In their system the attributes stored in the G buffer are:
  • RGBA8 for color
  • standard depth/stencil buffer (can be used to derive world position)
  • normal
  • XY motion vectors
  • spec exponent
  • spec intensity
  • diffuse color

There's a few things immediately obvious that this can't do. There is no floating point color buffer so real HDR is not possible nor things like gamma correct lighting that require higher precision color. Because only spec intensity is stored only grayscale specularity is possible. Since the game looks pretty gray this is likely not a problem for them but it is for other people.

What isn't obvious is the lighting equation has to be the same across all materials. It is likely Phong based. This rules out cool things like hair shaders, anisotropic brushed metal, fake subsurface scattering, fresnel, roughness, fuzz, cloth shaders, etc.

So, how about some alternative methods? A few have been popping up over the past year.

Light Indexed Deferred Rendering
paper

This builds a screen buffer of light indexes that interact with that pixel. The base implementation ignores depth so the light may not hit the front most surface at that pixel. It can be extended to do so. The advantages is a large number of lights and only one pass of surface drawing. It also solves the problem of custom materials because the lighting happens when the surface is drawn. No attributes of either the light nor the surface have to be picked to store out. It also solves the ROP problem because no real deep framebuffer is ever drawn.

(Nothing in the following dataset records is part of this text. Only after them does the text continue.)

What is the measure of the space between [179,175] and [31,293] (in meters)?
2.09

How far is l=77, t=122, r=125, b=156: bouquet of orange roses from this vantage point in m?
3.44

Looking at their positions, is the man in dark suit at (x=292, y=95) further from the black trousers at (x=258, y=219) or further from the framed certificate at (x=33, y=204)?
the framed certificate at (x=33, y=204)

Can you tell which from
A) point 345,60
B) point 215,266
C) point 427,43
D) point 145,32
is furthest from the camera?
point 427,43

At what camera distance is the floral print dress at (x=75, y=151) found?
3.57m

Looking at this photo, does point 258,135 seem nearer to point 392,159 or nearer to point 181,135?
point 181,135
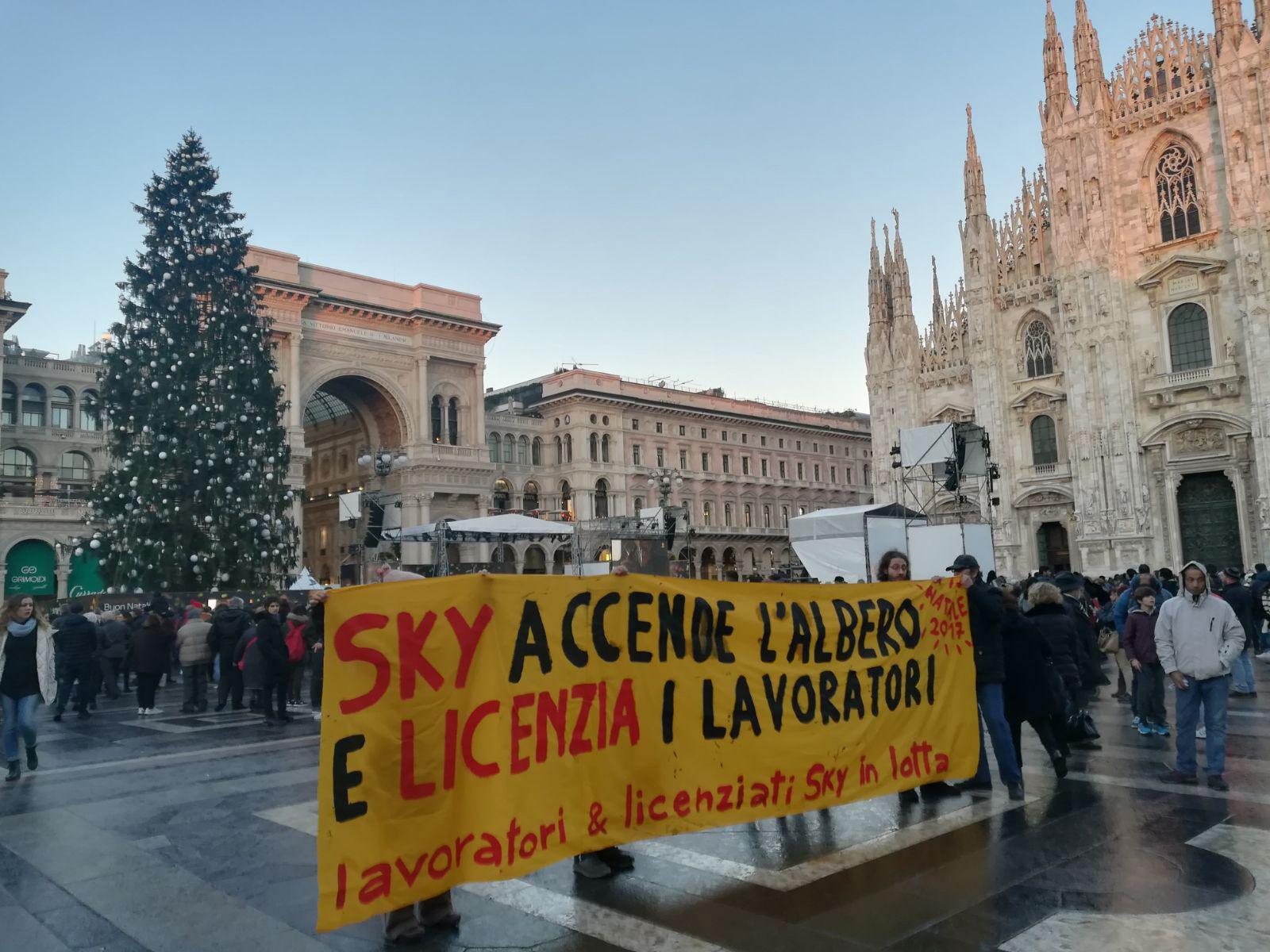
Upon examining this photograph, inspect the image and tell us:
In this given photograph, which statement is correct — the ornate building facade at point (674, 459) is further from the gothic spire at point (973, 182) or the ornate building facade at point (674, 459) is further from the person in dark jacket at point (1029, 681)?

There are a number of problems with it though. First off to pass in light data that is indexable dx9 does not support dynamic indexed uniform access. This means the data needs to be passed in with textures for all the light data. This is a major pain in the ass and can be a performance problem depending on how often it is updated and how many textures are required to pass the data. To pass everything multiple floating point textures may be needed. Another problem is that applying a light does not happen one at a time. This means calculating shadows for a light need to stay around until all lights are applied. So for 4 shadowing lights on screen, you will likely need a 4 channel screen texture to composite them because stencil wont work and the number of shadow maps will likely be high. Now if you have 5 you'll need another screen texture. Other methods apply one light at a time so there is no need to save the shadows from multiple lights at once. You're "G-buffer" is now based on # of light indexes per pixel + # of shadows on screen. You can change this to # of shadows per pixel if you read the light index buffer when writing out the shadows.

Next Time
I didn't think this post was going to be so massive so I've decided to split it up and post this part now. I will go through the other deferred rendering alternatives as well as another option I haven't heard people talking about that I particularly like in my next post.

2 comments:

Unknown said...

I am pretty sure that Unreal Engine 3 uses a deferred renderer.

Koka said...

It doesn't- Unreal Engine 4 does though.